» EXTRACTED MATERIAL
/---
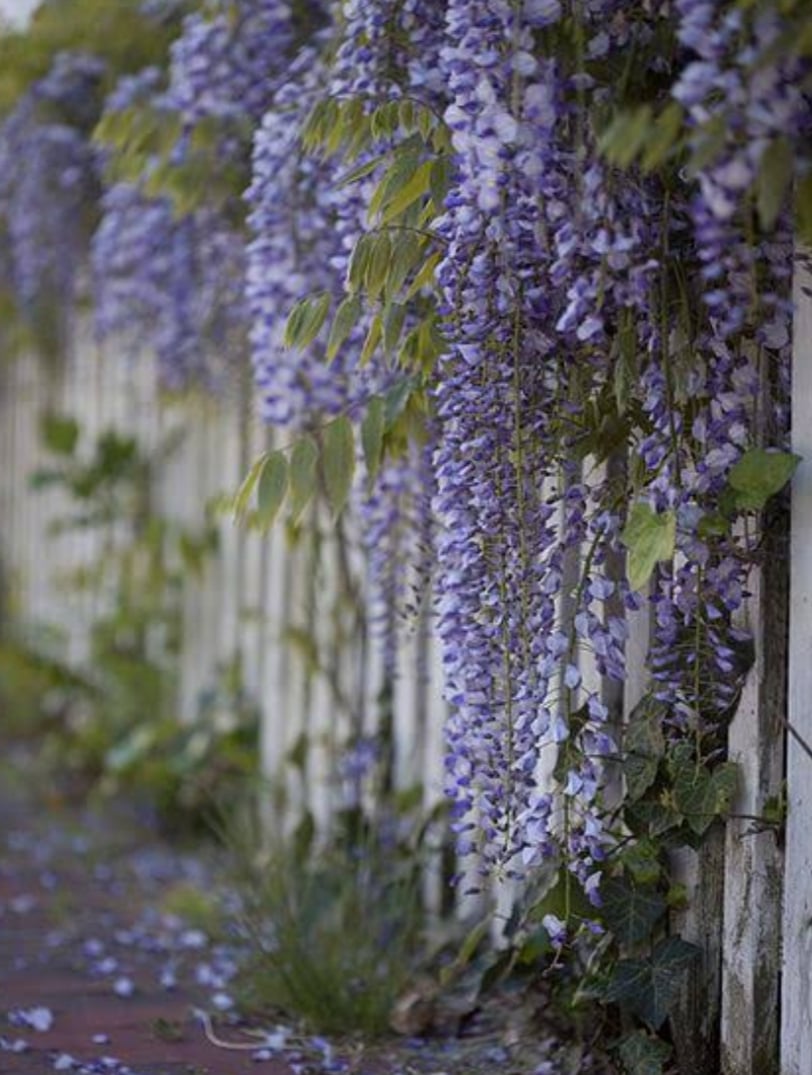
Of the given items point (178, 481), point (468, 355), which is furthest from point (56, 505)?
point (468, 355)

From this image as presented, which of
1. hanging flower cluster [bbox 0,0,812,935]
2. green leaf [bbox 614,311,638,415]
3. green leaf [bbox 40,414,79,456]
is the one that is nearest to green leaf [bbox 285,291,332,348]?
hanging flower cluster [bbox 0,0,812,935]

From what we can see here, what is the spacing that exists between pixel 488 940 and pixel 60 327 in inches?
114

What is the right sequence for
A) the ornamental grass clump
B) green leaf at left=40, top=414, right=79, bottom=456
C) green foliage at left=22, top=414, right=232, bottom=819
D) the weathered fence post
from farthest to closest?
1. green leaf at left=40, top=414, right=79, bottom=456
2. green foliage at left=22, top=414, right=232, bottom=819
3. the ornamental grass clump
4. the weathered fence post

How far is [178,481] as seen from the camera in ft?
15.5

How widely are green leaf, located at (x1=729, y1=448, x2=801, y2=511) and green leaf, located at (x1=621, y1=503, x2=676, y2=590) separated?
93 millimetres

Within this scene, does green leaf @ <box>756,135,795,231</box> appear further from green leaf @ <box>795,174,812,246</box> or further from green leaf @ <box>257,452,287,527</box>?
Answer: green leaf @ <box>257,452,287,527</box>

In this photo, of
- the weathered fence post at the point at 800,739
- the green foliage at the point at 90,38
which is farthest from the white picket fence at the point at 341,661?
Answer: the green foliage at the point at 90,38

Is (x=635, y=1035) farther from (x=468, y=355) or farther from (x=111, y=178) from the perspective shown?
(x=111, y=178)

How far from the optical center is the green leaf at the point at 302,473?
7.47ft

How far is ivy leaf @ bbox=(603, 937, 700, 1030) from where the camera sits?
2160 mm

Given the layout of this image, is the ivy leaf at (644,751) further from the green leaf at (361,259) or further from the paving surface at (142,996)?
the green leaf at (361,259)

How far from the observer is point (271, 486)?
7.58 ft

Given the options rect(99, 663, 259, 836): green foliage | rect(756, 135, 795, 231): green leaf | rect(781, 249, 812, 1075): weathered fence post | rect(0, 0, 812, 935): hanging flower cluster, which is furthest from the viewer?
rect(99, 663, 259, 836): green foliage

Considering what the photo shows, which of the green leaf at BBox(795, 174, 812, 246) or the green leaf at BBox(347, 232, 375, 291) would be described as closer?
the green leaf at BBox(795, 174, 812, 246)
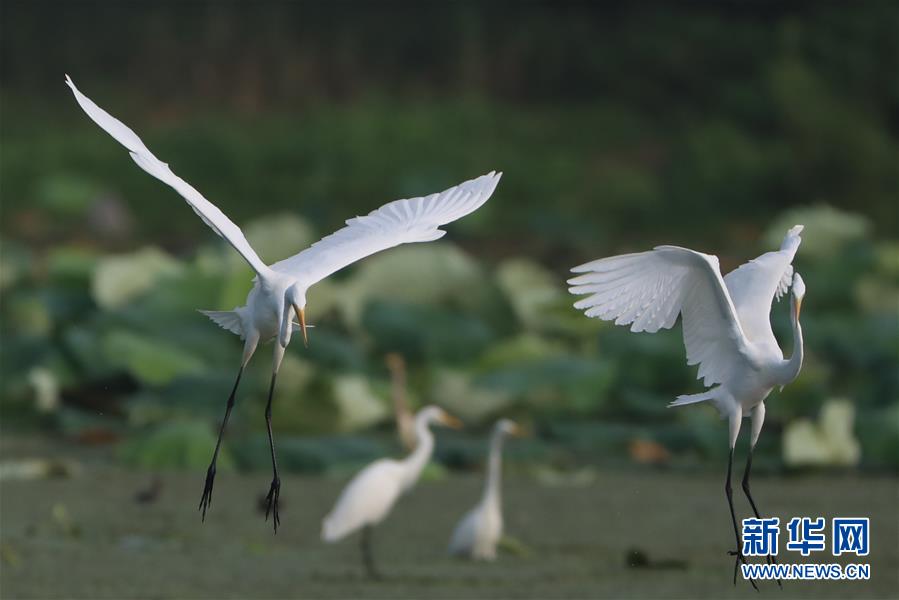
\---
» TASK REQUIREMENTS
Please find every line in the rows above that contains the string "cluster" and copy each one in full, matching case exactly.

» EXERCISE SOLUTION
1. hanging flower cluster [bbox 0,0,812,935]
hanging flower cluster [bbox 0,0,812,935]
Given the options rect(99, 663, 259, 836): green foliage | rect(756, 135, 795, 231): green leaf | rect(781, 249, 812, 1075): weathered fence post | rect(0, 0, 812, 935): hanging flower cluster, which is furthest from the viewer?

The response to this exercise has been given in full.